One of the great beauties - but also difficulties - in the spiritual life is that there are few absolute rules in almost all everyday decisions. Of course, there are rules, but they can almost always be suspended, delayed, or even changed because of circumstances. This is why the virtue of prudence is called the charioteer of all virtues: all virtues can be misapplied, even charity. Prudence applies our absolute rules or principles to particular cases: it is the art of making good decisions.
Still, there is a virtue that should be practiced, almost always, and that virtue is the theme of this brief essay. I started thinking about it when I was invited to Washington D.C. to preach to a group of Missionaries of Charity. While wandering around the center, I noticed a wall poster with the number 2 of their Constitutions. It read: “Loving trust, total surrender, and cheerfulness.” I thought, “Now, that is a good plan for life.” So, I prepared part of this talk.

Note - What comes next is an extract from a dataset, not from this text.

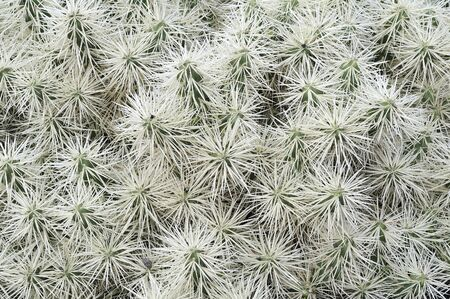 underbrush: tangled vegetation of green cactuses with flowers Stock Photo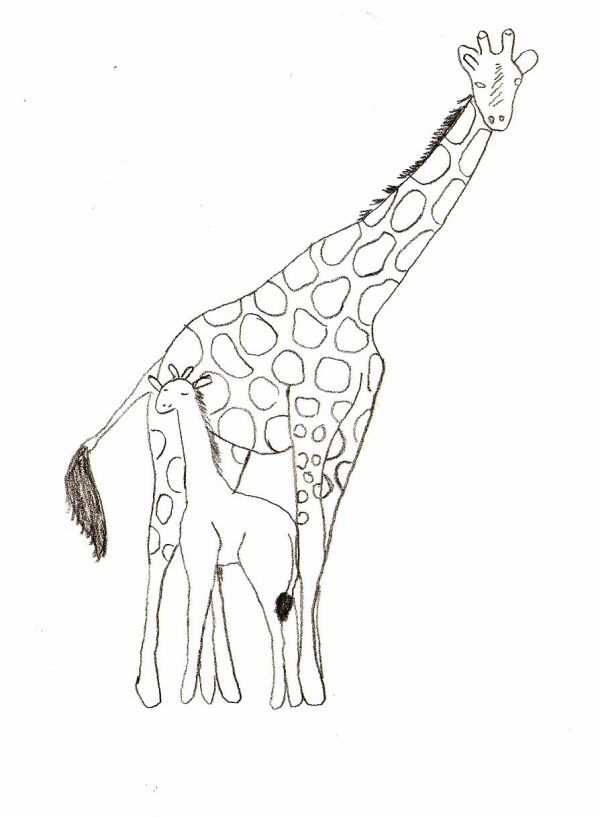 600x817 Drawing Simple Zoo Animal Drawings Together With Simple Sea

Saint Mother Teresa of Calcutta said to her sisters: Let us always meet each other with a smile, for the smile is the beginning of love, or more simply, Always have a cheerful smile. That “always” must mean “almost always” because, as St. Paul writes in Romans 12:15 Rejoice with those who rejoice, weep with those who weep. But I would say “almost always,” or something like: in the ordinary circumstances of life, 98% of the time, we should apply Mother Teresa’s suggestion. Even more precisely, she probably meant “always be cheerful.”
I agree with Mother Teresa’s statements. Being cheerful and smiling is one of the best things we can always do in the spiritual life, which is good for others and also for us. The opposite is also true: pouting, being “the rain on everyone’s parade,” is devastating for a family or small community, as anyone who has such a member in their group knows.
So, let us look at how cheerfulness is good for others and good for us, too.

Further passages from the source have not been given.